[SERVER-21353] Building with system version of libraries Created: 09/Nov/15  Updated: 05/Apr/17  Resolved: 11/Nov/16

Status: Closed
Project: Core Server
Component/s: Build, JavaScript
Affects Version/s: 3.2.0-rc1
Fix Version/s: None

Type: Bug Priority: Major - P3
Reporter: Marek Skalický Assignee: Mark Benvenuto
Resolution: Done Votes: 0
Labels: None
Remaining Estimate: Not Specified
Time Spent: Not Specified
Original Estimate: Not Specified

Attachments: File devel.patch     File system-libs.patch    
Backwards Compatibility: Fully Compatible
Operating System: ALL
Steps To Reproduce:

scons all \
-j8 \
--use-system-tcmalloc \
--use-system-pcre \
--use-system-boost \
--use-system-snappy \
--use-system-zlib \
--use-system-stemmer \
--use-system-yaml \
--use-system-mozjs \
--nostrip \
--ssl \
--disable-warnings-as-errors \
%ifarch x86_64
--wiredtiger=on \
%else
--wiredtiger=off \
%endif
--experimental-decimal-support=off \
CCFLAGS="%{?optflags}" LINKFLAGS="%{?__global_ldflags}"

(tried in Fedora Rawhide)

Sprint: Platforms 15 (06/03/16), Platforms 16 (06/24/16), Platforms 17 (07/15/16), Platforms 18 (08/05/16), Platforms 2016-08-26, Platforms 2016-09-19, Platforms 2016-10-10, Platforms 2016-10-31, Platforms 2016-11-21
Participants:

 Description   

I am trying to build MongoDB with system versions of libraries. However it is not possible.

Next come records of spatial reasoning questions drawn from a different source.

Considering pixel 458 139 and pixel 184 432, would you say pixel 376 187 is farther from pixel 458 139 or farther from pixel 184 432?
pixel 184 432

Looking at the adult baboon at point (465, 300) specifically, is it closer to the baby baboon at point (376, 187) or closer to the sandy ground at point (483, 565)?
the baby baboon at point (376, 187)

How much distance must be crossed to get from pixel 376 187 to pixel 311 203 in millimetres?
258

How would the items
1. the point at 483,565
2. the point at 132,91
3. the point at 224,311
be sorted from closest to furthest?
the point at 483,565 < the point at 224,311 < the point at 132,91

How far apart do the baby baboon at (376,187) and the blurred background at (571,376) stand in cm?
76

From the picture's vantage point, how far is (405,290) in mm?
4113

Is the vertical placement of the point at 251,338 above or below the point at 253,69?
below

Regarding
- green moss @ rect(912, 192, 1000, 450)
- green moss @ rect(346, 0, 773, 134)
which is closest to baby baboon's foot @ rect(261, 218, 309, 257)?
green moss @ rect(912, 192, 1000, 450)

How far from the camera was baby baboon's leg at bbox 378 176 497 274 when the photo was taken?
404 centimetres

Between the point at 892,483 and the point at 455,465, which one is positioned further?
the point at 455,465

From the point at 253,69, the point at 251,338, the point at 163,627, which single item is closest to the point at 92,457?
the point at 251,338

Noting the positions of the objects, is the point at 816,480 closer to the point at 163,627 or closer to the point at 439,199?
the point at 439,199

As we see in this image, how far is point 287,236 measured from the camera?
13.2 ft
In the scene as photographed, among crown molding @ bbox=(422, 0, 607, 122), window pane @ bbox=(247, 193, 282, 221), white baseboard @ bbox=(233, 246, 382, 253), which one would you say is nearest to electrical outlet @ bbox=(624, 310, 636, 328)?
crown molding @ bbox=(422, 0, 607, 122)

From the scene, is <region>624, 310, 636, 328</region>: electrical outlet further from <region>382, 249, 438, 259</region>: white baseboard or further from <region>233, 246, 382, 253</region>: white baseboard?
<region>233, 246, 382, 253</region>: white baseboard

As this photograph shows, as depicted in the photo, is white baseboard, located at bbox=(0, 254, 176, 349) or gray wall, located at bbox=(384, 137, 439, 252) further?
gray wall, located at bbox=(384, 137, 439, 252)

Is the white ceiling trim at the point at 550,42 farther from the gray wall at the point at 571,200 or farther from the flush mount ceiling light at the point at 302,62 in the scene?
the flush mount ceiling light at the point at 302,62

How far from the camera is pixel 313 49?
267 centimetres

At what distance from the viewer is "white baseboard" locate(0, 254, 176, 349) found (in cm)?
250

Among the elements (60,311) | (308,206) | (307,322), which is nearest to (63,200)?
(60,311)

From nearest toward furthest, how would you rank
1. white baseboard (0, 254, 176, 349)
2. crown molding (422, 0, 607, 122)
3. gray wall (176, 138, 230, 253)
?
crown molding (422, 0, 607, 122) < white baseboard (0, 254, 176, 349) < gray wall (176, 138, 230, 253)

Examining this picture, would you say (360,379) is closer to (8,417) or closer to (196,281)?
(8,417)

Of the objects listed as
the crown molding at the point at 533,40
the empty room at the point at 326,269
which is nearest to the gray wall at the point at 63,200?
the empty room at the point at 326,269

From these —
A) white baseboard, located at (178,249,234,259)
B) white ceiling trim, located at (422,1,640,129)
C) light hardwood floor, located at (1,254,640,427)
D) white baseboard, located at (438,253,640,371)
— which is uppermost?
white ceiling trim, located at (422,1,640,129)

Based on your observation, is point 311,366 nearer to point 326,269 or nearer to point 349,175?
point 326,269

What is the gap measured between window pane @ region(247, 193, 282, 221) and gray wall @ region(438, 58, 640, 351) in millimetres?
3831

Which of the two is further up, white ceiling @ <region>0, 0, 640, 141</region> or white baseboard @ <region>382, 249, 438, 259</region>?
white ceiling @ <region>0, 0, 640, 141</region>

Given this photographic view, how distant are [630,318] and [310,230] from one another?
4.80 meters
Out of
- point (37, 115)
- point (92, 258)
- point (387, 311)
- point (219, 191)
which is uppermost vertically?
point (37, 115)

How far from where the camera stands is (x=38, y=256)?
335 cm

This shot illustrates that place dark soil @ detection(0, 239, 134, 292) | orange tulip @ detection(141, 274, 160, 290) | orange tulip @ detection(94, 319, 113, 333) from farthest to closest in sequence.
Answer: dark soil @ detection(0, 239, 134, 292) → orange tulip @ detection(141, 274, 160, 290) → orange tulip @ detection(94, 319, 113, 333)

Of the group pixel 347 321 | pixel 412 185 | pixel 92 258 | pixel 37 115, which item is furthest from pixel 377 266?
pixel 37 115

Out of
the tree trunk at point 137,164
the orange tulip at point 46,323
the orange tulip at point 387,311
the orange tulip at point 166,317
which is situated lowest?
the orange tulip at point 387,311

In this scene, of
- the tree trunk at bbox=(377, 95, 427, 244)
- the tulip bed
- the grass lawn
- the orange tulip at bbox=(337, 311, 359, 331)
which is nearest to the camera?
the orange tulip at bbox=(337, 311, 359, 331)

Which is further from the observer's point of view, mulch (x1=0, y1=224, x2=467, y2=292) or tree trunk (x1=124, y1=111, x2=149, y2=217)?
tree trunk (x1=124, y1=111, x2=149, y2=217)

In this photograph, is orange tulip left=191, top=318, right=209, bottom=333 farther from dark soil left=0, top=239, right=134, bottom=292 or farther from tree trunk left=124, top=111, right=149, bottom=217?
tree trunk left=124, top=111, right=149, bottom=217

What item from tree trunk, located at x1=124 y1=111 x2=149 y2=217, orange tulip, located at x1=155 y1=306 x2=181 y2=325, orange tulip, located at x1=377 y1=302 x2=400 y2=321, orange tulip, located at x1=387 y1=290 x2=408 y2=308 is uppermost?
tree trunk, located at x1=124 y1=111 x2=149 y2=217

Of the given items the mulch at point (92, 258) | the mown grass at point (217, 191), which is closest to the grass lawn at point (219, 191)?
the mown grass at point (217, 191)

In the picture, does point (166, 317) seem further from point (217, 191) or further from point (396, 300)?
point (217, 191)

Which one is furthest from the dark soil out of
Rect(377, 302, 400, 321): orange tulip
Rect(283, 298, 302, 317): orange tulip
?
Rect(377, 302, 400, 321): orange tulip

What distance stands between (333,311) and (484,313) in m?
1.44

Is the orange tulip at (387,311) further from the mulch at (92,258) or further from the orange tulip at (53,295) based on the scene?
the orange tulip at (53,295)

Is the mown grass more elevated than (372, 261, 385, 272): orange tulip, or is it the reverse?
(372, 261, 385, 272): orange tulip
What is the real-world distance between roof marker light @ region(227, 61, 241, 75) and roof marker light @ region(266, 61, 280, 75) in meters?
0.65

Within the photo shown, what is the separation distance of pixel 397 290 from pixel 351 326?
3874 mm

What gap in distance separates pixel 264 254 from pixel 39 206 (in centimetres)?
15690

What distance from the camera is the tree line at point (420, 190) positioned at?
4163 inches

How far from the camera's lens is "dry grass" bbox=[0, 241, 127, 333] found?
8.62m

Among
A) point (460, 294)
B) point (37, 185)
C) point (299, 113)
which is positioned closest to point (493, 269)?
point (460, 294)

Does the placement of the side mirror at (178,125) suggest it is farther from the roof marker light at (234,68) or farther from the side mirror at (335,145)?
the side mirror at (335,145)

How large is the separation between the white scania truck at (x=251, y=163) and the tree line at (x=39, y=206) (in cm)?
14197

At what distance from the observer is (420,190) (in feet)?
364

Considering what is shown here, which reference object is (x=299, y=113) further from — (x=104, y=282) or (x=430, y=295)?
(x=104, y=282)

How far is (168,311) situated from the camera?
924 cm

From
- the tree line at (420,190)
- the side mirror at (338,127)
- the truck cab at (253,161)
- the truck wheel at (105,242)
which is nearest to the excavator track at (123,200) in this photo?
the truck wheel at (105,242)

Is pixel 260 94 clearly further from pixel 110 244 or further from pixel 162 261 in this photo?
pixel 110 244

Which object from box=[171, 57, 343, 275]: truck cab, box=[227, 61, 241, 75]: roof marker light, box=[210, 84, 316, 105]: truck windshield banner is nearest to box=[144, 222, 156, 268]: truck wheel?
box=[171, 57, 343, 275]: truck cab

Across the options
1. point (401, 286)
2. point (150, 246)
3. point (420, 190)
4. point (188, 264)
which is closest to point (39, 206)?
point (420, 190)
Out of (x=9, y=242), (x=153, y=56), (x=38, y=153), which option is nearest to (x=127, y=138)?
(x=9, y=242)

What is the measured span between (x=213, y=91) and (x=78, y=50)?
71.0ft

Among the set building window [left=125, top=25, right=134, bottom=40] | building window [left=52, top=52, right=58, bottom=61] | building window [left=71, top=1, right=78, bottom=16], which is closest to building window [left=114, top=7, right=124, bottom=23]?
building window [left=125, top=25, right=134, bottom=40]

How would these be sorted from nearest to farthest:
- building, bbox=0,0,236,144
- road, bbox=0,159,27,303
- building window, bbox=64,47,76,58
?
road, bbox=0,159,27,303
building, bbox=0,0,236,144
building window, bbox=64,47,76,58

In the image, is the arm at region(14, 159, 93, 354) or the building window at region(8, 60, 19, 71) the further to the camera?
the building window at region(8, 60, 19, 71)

Some fixes was merged after r3.2.0-rc1 so it is merged in master. But also I would like to be able to build with system version of mozjs.
However it there is used unpublic functions in src/mongo/scripting/mozjs/valuereader.cpp. I was trying to use new c++11 functions from <locale> and <codecvt>, it is building but with running 'mongo' I get some Chinese chars instead of startup warning. What form of data is expected by jsstring?

Other thing is, that asio is only header "library" and it should be good to check a presence of this header.

Patch attached.



 Comments   
Comment by Mark Benvenuto [ 19/Jan/17 ]

In terms of third-party libraries, we have made minor compile fixes to many of them. In terms of substantive changes, in addition Asio, and MozjS, these are the ones we made feature changes.

  1. gperftools - We disable some of the caching for larger bucket sizes.
  2. mozjs - Additional work to handle x64 Solaris and Linux ARM64 Virtual Address space layout (SERVER-24400, SERVER-22927).
  3. S2 - We have made minor random enhancements.

For Gperftools, we should be doing a configure check for the GetThreadCacheSize function now or simply remove MONGO_HAVE_GPERFTOOLS_GET_THREAD_CACHE_SIZE altogether but this is not a significant issue. The Gperftools reporting enhancements we depend on are upstream, we just need to clean up our code

On the MozJS, yes the benefit is that portability across architectures is handled by the OS vendor instead the application vendor. We simply give up some robust OOM handling which really is a rather rare case.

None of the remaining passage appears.